長束・鈴木研究室(生化学・分子生物学系)

教員

研究分野

糖鎖生物学,生化学

研究テーマ

  1. 糖鎖分子の構造機能相関の解明
  2. 糖鎖情報の解読
  3. 糖鎖生物学の研究ツール作成

研究概要

【糖鎖は細胞のコミュニケーション・ツール】
 細胞は糖鎖に覆われているので、近づいてきた他の細胞や分子は最初に糖鎖に出会います。
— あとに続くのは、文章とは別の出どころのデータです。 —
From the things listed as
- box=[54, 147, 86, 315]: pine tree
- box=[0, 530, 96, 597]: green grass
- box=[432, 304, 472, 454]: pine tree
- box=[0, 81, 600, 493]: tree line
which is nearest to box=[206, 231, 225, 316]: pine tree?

糖鎖は、遺伝子型や環境に応じて様々な構造をとるので、細胞の内部表示装置としての役割を担っていると考えられています。例えば、ヒト・インフルエンザウイルスはヒトの糖鎖構造を認識してヒト細胞に感染し、鳥インフルエンザウイルスは鳥の糖鎖構造を認識して鳥の細胞に感染します。つまり、糖鎖は細胞社会のコミュニケーション・ツールなのです。しかし、そのコミュニケーションを媒介する言語の解読法がまだ見付かっていません。この糖鎖言語を解読できれば、細胞の社会形態を人為的に改変することも可能になるかも知れません。

【糖鎖の地図を作る】
 分子生物学にはゲノムデータベースが、構造生物学には、タンパク質立体構造データベースがあります。しかし、糖鎖研究はフロンティア―であるが故に、分野の基盤となる情報がまだ完備されていません。そこで私達は、糖鎖研究の地図ともいうべき、糖鎖アトラスを作成しています。

【糖鎖の働きを調べる】
 ゼブラフィッシュ胚の糖鎖構造分析や、糖鎖生合成酵素のノックダウン実験などにより、脊椎動物の発生における糖鎖の役割を研究しています。

【糖鎖を調べる道具を作る】
 糖鎖の分析には糖鎖関連酵素が必要不可欠です。しかし、市販品が少なく、オリゴ糖に対する特異性が不明なものもあります。そこで、糖鎖関連酵素の組換え体を作り、詳細な性質の解析と大量発現系の構築を行っています。

理学を目指すあなたへ

 理学部はその名の通り、自然の理(ことわり)を探し求めるための場所です。理を探す道具は「論理」ですから、論理的であることが望まれます。一方、理を探し求める動機は、知りたいという「欲望」ですから、理への止むに止まれぬ情熱が必須です。「欲望」と「論理」をあわせ持ったあなたに理学部をお勧めします。